In a field where sixth months is an eternity, RAILS, in it conceptualization and execution, will stand as a model to emulate for years to come.
Best Contribution to Slavic Linguistics
for: Linguistic Authority, Language Ideology, and Metaphor: The Czech Orthography Wars
(Berlin: Mouton de Gruyter, 2007).
Within the anthropological and psychological frameworks that have largely shaped the field of linguistics over the past century, spoken language has often been regarded as the primary object of study, and written language as secondary insofar as it is an imperfect representation of speech. Neil Bermel’s Linguistic Authority, Language Ideology, and Metaphor: The Czech Orthographic Wars
recognizes the system of norms governing written language as an independently valuable object of study, and his book stands out as a contribution both to the historiography of Czech and, more broadly, to the study of attitudes toward orthography as a branch of socio-linguistics. Dr. Bermel’s research rests on a close reading of primary sources, which he evaluates from the perspective of orthographic reformers, orthographic reforms, and the Czech linguistic and cultural community that must ultimately respond to those reforms, whether through adoption, rejection, or adaptation. While everyone thinks of himself or herself as an expert on spelling, Dr. Bermel demonstrates how proposals for spelling reform and public responses to such proposals may reveal deeply held beliefs about language, and how the fortunes of orthographic proposals and the nature of responses to those proposals may reflect developments elsewhere in society.

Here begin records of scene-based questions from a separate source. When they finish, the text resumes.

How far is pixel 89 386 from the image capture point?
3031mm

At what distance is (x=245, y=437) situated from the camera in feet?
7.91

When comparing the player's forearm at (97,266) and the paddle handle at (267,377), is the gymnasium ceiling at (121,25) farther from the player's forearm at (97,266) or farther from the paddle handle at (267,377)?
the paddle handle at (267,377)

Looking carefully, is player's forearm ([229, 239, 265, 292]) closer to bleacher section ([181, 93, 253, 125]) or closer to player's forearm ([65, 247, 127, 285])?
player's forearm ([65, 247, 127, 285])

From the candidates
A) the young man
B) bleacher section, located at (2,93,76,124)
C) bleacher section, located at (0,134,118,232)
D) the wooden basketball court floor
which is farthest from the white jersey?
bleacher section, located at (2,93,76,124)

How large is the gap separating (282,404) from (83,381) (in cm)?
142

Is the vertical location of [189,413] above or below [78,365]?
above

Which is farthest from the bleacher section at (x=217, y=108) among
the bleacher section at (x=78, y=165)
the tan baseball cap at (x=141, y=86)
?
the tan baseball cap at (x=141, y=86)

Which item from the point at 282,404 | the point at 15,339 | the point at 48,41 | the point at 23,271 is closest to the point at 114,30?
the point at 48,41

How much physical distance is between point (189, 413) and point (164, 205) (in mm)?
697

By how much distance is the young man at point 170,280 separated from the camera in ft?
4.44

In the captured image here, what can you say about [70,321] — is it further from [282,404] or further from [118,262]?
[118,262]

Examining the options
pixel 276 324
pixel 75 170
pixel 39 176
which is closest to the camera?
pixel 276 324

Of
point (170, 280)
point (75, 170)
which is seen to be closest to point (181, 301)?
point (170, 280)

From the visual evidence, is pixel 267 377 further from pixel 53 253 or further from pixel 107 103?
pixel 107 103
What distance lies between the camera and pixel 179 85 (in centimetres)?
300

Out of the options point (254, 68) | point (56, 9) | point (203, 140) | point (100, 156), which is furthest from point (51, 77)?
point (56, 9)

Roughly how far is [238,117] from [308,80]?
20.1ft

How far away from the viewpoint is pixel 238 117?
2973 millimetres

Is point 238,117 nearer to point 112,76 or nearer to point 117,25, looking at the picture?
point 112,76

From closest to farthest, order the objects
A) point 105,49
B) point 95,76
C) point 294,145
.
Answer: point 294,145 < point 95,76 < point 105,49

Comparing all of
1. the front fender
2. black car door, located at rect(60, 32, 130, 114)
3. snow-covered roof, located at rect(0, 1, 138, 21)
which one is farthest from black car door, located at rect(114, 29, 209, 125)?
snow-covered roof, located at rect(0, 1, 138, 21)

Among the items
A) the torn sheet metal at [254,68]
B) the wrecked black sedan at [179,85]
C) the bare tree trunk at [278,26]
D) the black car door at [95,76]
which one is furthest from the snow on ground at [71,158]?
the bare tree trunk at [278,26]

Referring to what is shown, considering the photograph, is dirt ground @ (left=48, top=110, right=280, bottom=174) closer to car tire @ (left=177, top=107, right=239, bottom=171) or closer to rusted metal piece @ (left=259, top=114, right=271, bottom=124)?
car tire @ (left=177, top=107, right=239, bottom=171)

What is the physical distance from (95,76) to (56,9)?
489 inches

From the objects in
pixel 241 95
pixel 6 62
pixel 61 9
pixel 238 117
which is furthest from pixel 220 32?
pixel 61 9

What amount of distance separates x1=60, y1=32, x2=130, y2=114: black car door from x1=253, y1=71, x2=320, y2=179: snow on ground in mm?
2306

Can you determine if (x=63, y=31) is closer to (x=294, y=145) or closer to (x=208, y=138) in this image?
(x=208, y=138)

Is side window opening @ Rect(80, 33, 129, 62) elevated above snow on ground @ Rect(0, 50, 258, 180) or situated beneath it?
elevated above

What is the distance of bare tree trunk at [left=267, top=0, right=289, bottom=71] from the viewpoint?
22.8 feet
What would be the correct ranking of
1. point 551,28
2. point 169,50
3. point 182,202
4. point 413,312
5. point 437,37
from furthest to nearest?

Best Book in Literary/Cultural Studies
for: The House in the Garden: The Bakunin Family and the Romance of Russian Idealism
(Ithaca, NY: Cornell University Press, 2007).
In The House in the Garden,
John Randolph writes intellectual and cultural history as an experience of family and of place. In this dense, yet clear study, Randolph follows the Bakunin family, men and women, through several generations, placing the history of the family in a thick cultural context that embraces daily life on a country estate, family relations, friendly circles, intellectual culture, and literary writings. Moving through diverse topics, from Russian inheritance laws to Hegelian philosophy to pastoral genres, Randolph remains in control. His skillful use of original archival sources enriches his exploration of cultural and familial history. The House in the Garden
integrates sophisticated readings of literary and non-literary texts both skillfully and elegantly, offering unique insights into economic, legal, bureaucratic and other important aspects of early-nineteenth century estate life.

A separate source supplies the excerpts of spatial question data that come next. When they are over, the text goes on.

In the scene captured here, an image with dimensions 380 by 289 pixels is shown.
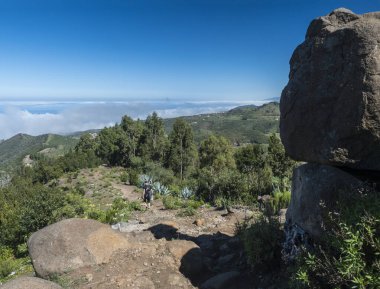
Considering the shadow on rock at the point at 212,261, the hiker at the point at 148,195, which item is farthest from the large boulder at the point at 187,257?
the hiker at the point at 148,195

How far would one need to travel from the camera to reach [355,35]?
7809 mm

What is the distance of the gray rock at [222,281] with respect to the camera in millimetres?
9125

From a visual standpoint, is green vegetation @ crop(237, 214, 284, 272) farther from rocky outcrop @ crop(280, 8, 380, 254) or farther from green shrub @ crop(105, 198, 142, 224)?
green shrub @ crop(105, 198, 142, 224)

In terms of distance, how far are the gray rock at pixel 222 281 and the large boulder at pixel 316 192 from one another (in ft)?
6.68

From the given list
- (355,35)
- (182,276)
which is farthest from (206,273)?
(355,35)

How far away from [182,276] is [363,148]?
5.95 m

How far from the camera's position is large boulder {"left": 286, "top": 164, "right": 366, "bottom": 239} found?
7.76m

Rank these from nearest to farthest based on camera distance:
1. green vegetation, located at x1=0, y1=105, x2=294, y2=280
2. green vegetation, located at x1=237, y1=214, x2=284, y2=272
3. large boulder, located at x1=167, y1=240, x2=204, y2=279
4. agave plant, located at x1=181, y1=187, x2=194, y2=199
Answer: green vegetation, located at x1=237, y1=214, x2=284, y2=272
large boulder, located at x1=167, y1=240, x2=204, y2=279
green vegetation, located at x1=0, y1=105, x2=294, y2=280
agave plant, located at x1=181, y1=187, x2=194, y2=199

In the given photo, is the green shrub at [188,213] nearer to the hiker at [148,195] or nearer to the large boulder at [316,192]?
the hiker at [148,195]

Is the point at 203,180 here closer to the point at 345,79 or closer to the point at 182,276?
the point at 182,276

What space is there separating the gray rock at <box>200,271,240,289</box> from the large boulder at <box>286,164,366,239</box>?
2.04m

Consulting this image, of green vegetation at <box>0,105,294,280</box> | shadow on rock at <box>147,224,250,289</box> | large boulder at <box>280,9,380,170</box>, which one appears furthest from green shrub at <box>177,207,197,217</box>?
large boulder at <box>280,9,380,170</box>

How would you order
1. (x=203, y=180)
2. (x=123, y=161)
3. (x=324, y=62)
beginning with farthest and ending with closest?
(x=123, y=161), (x=203, y=180), (x=324, y=62)

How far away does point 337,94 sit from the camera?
796cm
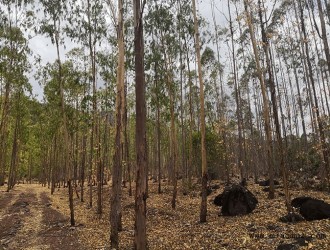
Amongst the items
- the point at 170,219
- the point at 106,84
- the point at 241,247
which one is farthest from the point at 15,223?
the point at 241,247

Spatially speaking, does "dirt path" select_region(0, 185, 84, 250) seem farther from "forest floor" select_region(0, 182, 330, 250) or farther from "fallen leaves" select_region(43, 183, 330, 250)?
"fallen leaves" select_region(43, 183, 330, 250)

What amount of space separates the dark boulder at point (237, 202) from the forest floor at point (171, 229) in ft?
1.31

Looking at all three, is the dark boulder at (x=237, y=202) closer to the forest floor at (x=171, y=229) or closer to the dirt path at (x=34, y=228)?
the forest floor at (x=171, y=229)

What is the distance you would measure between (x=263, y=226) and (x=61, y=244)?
734 cm

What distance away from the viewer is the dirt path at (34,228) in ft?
38.2

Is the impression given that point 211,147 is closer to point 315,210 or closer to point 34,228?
point 34,228

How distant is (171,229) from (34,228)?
6.62m

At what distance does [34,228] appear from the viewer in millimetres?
14562

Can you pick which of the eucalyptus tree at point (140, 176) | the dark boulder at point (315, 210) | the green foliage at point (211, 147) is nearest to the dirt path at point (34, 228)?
the eucalyptus tree at point (140, 176)

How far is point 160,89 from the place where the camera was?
22125 millimetres

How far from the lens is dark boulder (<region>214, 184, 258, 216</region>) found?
13539mm

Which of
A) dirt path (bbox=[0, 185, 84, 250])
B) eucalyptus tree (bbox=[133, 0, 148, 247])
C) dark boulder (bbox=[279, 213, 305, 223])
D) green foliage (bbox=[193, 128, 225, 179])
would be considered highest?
green foliage (bbox=[193, 128, 225, 179])

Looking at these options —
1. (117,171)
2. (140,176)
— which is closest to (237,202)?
(117,171)

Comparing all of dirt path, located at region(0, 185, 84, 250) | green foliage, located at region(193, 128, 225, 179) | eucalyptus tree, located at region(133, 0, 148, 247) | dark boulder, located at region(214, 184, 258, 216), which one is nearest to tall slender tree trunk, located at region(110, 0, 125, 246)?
dirt path, located at region(0, 185, 84, 250)
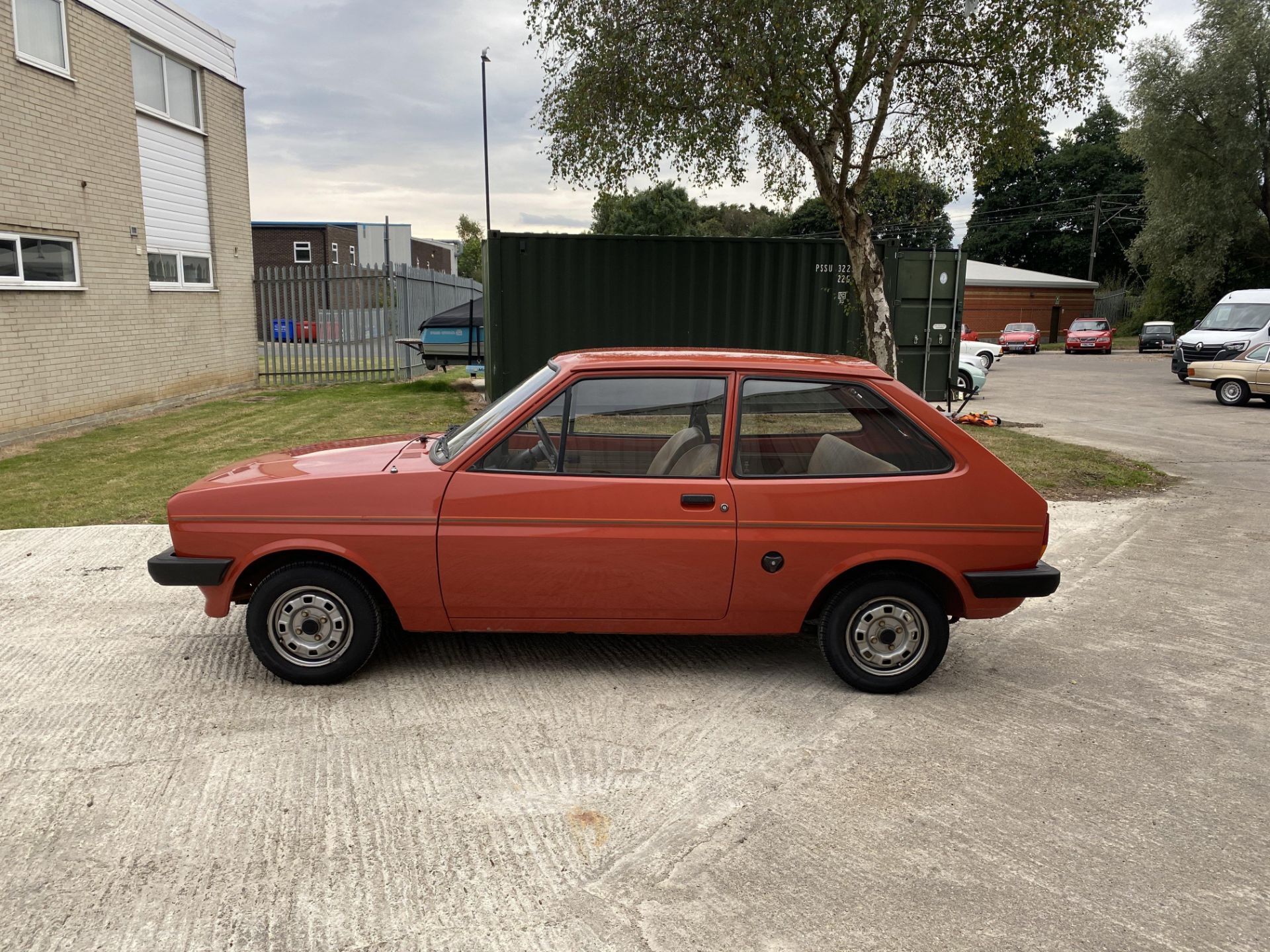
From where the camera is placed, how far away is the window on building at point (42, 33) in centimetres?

Best Translation into English
for his translation of: Ivan Goncharov, Oblomov
(New York, NY: Bunim and Bannigan, 2006).
In Stephen Pearl's vigorous, imaginative, and resourceful rendering, Goncharov's great comic novel Oblomov
has at last received the translation it deserves. Pearl sweeps away the cobwebs of nineteenth-century translatorese to reveal the book's full humor and charm. Through careful attention to diction and detail he proves what scholars have been saying for quite some time now, namely, that neither Oblomov nor his creator was a fuddy-duddy. Pearl's flexible and colloquial style—wiithout favoring one side of the Atlantic over the other—gives the book a thoroughly engaging immediacy. His exceptional gift for dialogue highlights the drama of even the smallest interaction. Subsidiary characters are energetically alive; the complexity of Oblomov's emotions is palpable. At once poetic and ironic, the translation itself embodies the tension inherent in Goncharov's depiction of oblomovshchina, both his affection for its powerfully seductive pleasures and his gentle but relentless satire of his hero's parasitism.
has a humanity that needs little in the way of footnoting, anyone curious will find ample orientation in the foreword by Tatyana Tolstaya, the substantial introduction by Galya Diment, and Stephen Pearl's illuminating note on his translation. For the twenty-first century reader, he has breathed new life into a classic.